Integration into /gaia submit (the real signer lives in the ADR-103 witness scripts):

  1. /gaia submit writes the package (results.jsonl, trajectories.jsonl, metadata.json), then runs gaia-audit.mjs --results … --trajectories … --metadata … --out audit-report.json --audited-at <submitted_at>.
  2. If attestation.clean === false (any CRITICAL fail), /gaia submit refuses to build the leaderboard package unless --allow-dirty is passed. --strict additionally refuses on WARN failures.
  3. On a clean pass, the audit report is added to the package and registered as a witness fix entry so its sha256 is signed into manifest.md.json:
    jsonc
    // node plugins/ruflo-core/scripts/witness/regen.mjs \
    //   --manifest submission-<id>/manifest.md.json --fixes gaia-audit-fix.json
    { "fixes": [{
      "id": "gaia-exploit-audit",
      "desc": "GAIA pre-submission exploit audit clean (ADR-167)",
      "file": "submission-<id>/audit-report.json",
      "marker": "\"clean\": true"
    }] }
    
    regen.mjsrefreshFix() records the report's sha256 and verifies the "clean": true marker; verify.mjs then reports regressed if anyone swaps in a report whose bytes or marker changed. The audit report is thus inside the signed manifest, exactly like every other ADR-103 fix marker.
  4. manifestHash = sha256(canonical manifest) already covers the fix's sha256, and the Ed25519 signature covers manifestHash — so tampering with the audit report after signing breaks verification.

Why a fix-marker rather than a new manifest field: it reuses the ADR-103 machinery verbatim (refreshFix → sha256 + marker; verify.mjs → regressed detection) with zero signer changes, and it surfaces in the same verify.mjs --json output operators already consume.


6. Decision

Adopt the earning-integrity audit as a gate on /gaia submit:

  • Ship gaia-audit.mjs (pure-core + CLI, exit 0 clean / 1 CRITICAL / 2 usage) and its test suite now.
  • Wire --audit into /gaia validate and the pre-sign gate into /gaia submit
    • the gaia-submission skill; /gaia submit refuses a CRITICAL-failing package unless --allow-dirty.
  • Sign the audit report into the witness manifest as an ADR-103 fix marker.
  • File the harness-instrumentation follow-up (§4, §7) so AUD-1/3/4 and the metadata fields for AUD-6/7 move from skip to enforced.

7. Harness gaps (what is NOT enforceable until instrumented)

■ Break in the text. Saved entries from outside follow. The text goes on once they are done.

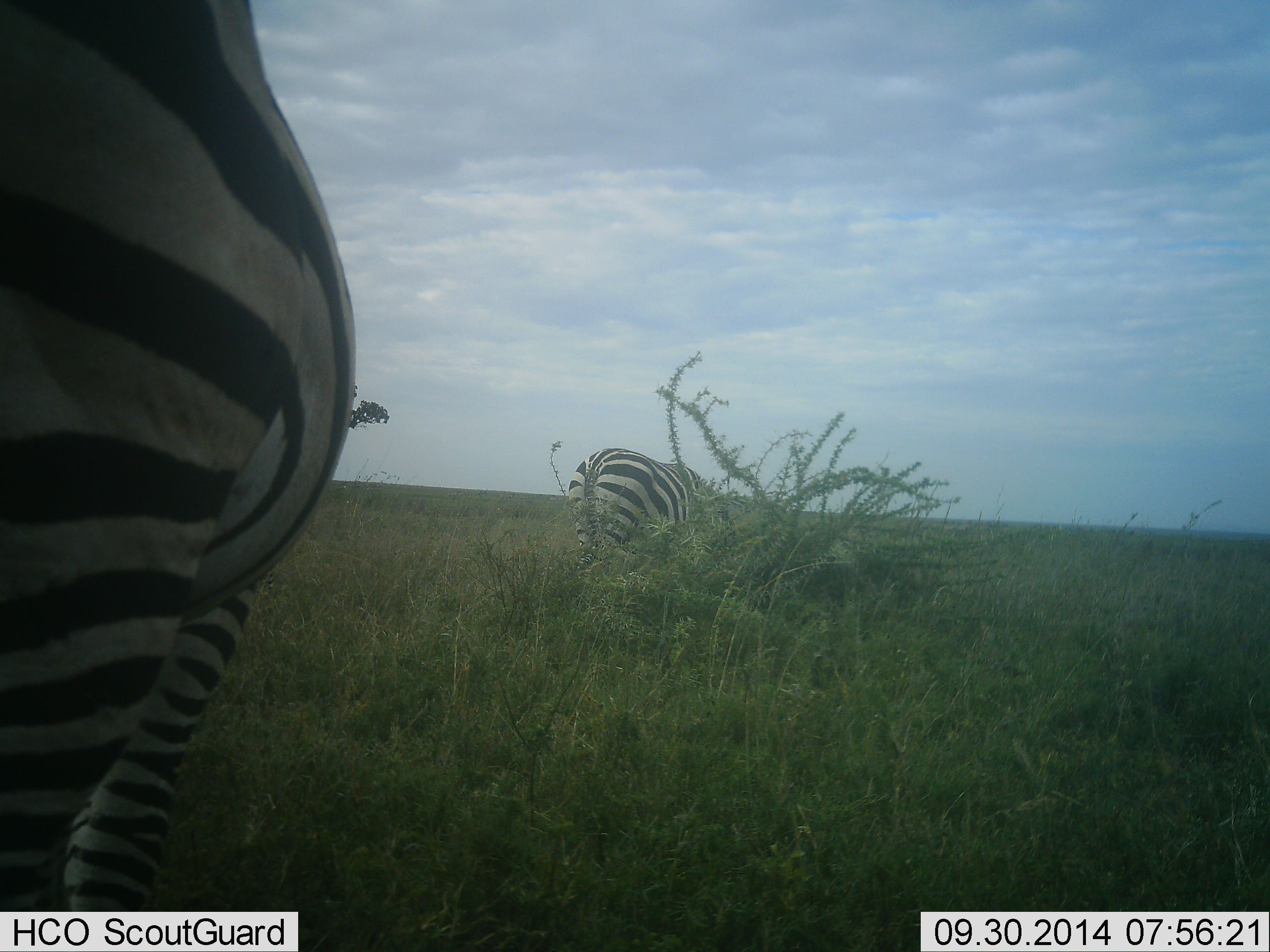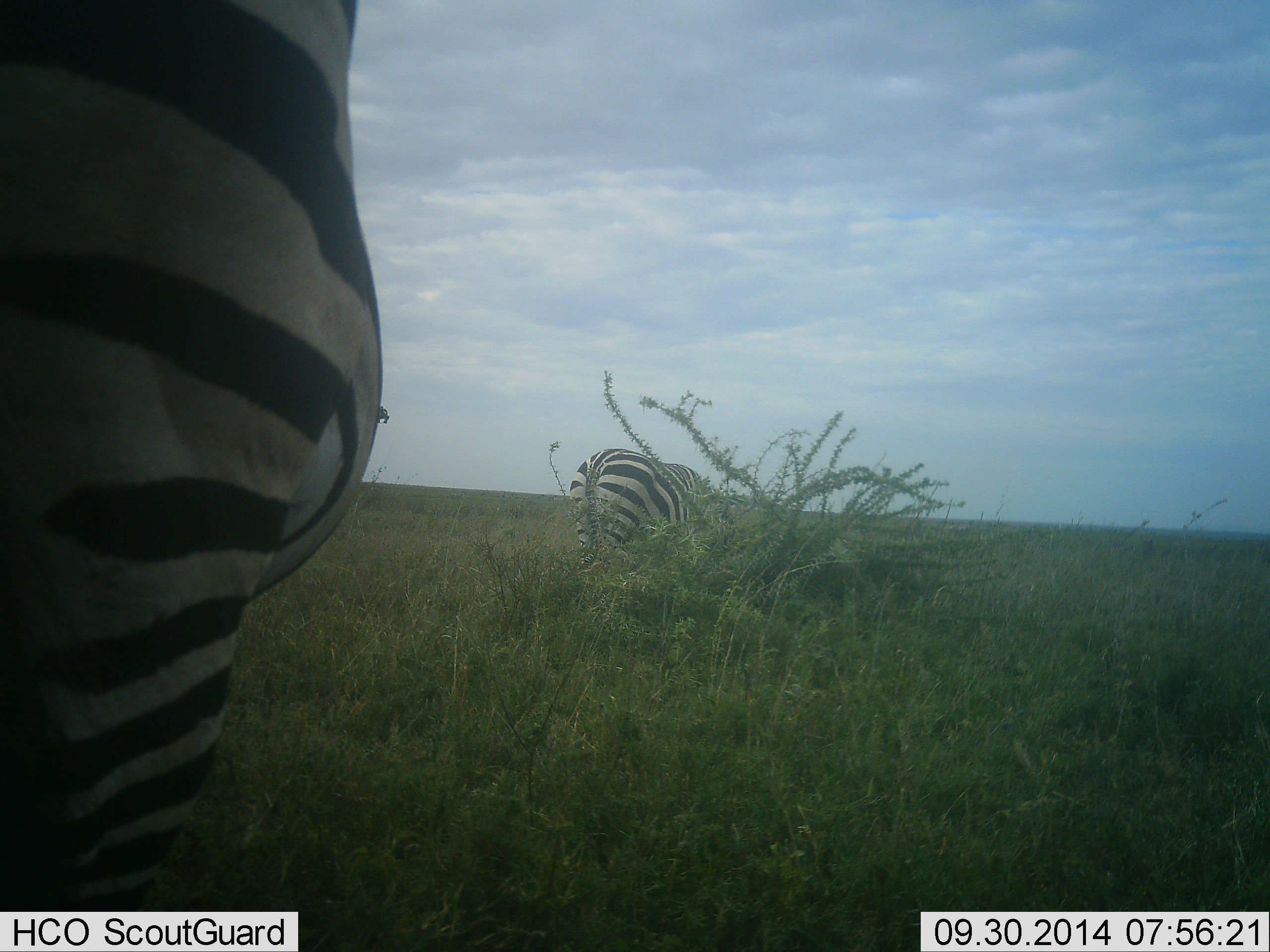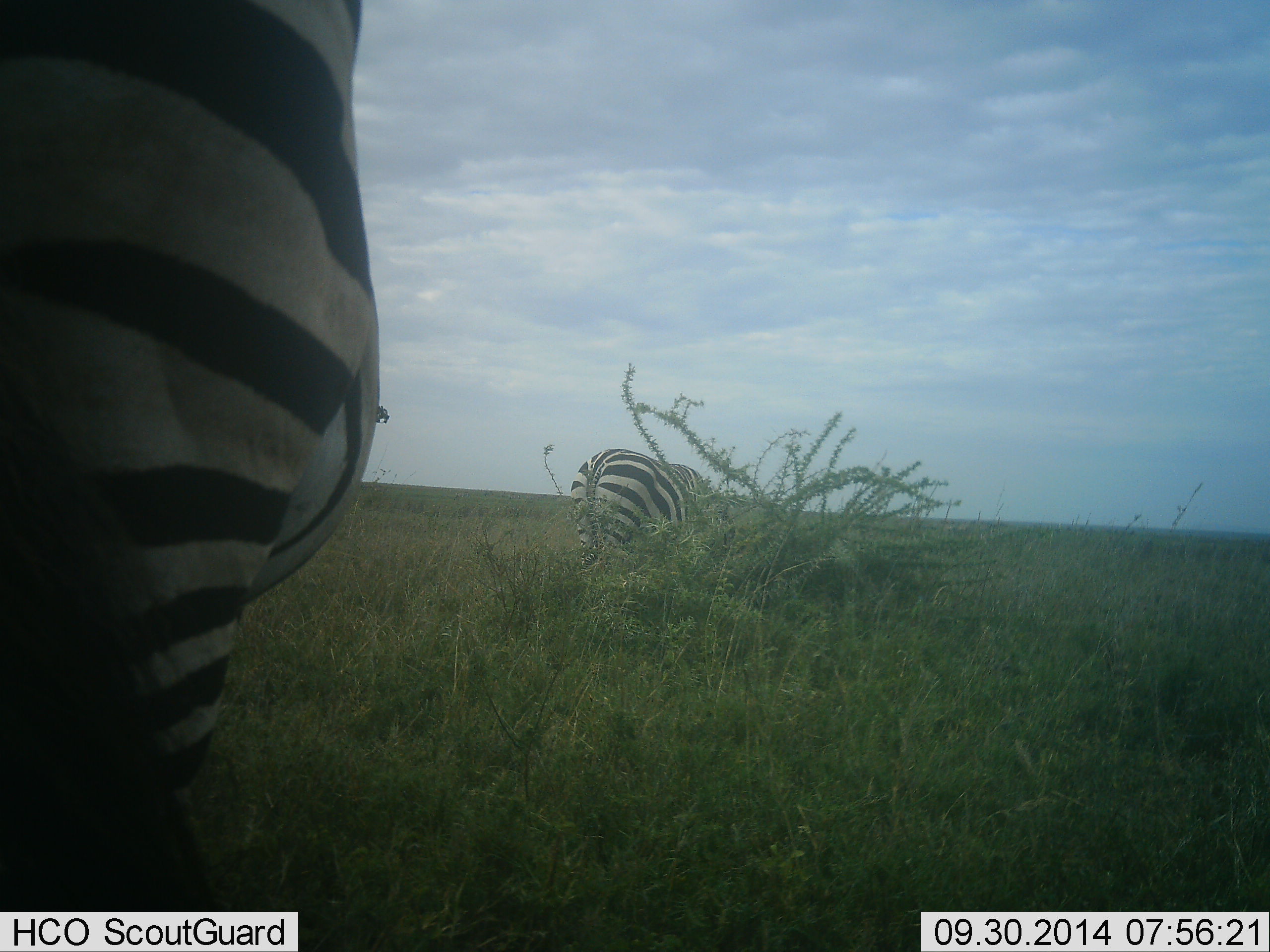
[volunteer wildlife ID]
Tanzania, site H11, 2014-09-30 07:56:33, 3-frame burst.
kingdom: Animalia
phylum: Chordata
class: Mammalia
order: Perissodactyla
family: Equidae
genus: Equus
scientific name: Equus quagga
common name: plains zebra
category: zebra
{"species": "zebra (plains zebra) (Equus quagga)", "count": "2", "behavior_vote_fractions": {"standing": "60%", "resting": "0%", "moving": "0%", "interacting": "0%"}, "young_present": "0%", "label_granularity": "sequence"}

Rigorously honest status — these currently skip, not pass:

  1. AUD-1 answer-leakage — needs steps[type=tool_result].output (fetched page text). gaia-agent.ts discards messages[]. Highest-value gap: this is GAIA's #1 vector and it is dark today.
  2. AUD-3 oracle-leakage — needs the recorded agent-visible prompt (steps[type=prompt]). Static review confirms buildInitialContent() never injects final_answer, but that is not a per-run attestation.
  3. AUD-4 grader-isolation — needs tool_call names + arguments. toolCallsByName (counts only) is computed but never persisted. Also flags that the judge cache (~/.cache/ruflo/gaia/judgments) is an unsigned filesystem oracle any local process can write.
  4. AUD-6 voting-disclosuregaia-bench.ts accepts --voting-attempts but never writes it into BenchRunOutput/metadata.json. Add a voting_attempts metadata field at package time from the run flags.
  5. AUD-7 split-integrity — add a gaia_split metadata field (gaia-loader.ts only fetches validation).

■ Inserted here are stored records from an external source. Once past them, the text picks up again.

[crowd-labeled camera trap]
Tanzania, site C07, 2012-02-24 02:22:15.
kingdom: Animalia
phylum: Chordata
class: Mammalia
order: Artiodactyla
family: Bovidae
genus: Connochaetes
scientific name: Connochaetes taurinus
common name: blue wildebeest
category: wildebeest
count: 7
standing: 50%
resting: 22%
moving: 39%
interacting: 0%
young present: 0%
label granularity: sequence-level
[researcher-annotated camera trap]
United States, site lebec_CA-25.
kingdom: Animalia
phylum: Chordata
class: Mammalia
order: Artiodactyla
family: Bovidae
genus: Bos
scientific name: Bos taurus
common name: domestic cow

Enforced today: AUD-2 (turns/tokens are real), AUD-5 (answers in results file), AUD-6/AUD-7 when metadata carries the field, and the static source-scan family AUD-8 answer-key-reads / AUD-9 dynamic-eval / AUD-10 judge-injection (they scan the harness sources + produced artifacts, not the trajectory, so no instrumentation is required — they skip honestly only when run outside the repo).

All four §4/§7 harness fixes are serialization-only — the data already exists in memory at run time; the harness simply does not write it out. Until then, the attestation faithfully reports harness_gaps[], so a signed "clean" is never stronger than the checks that actually ran.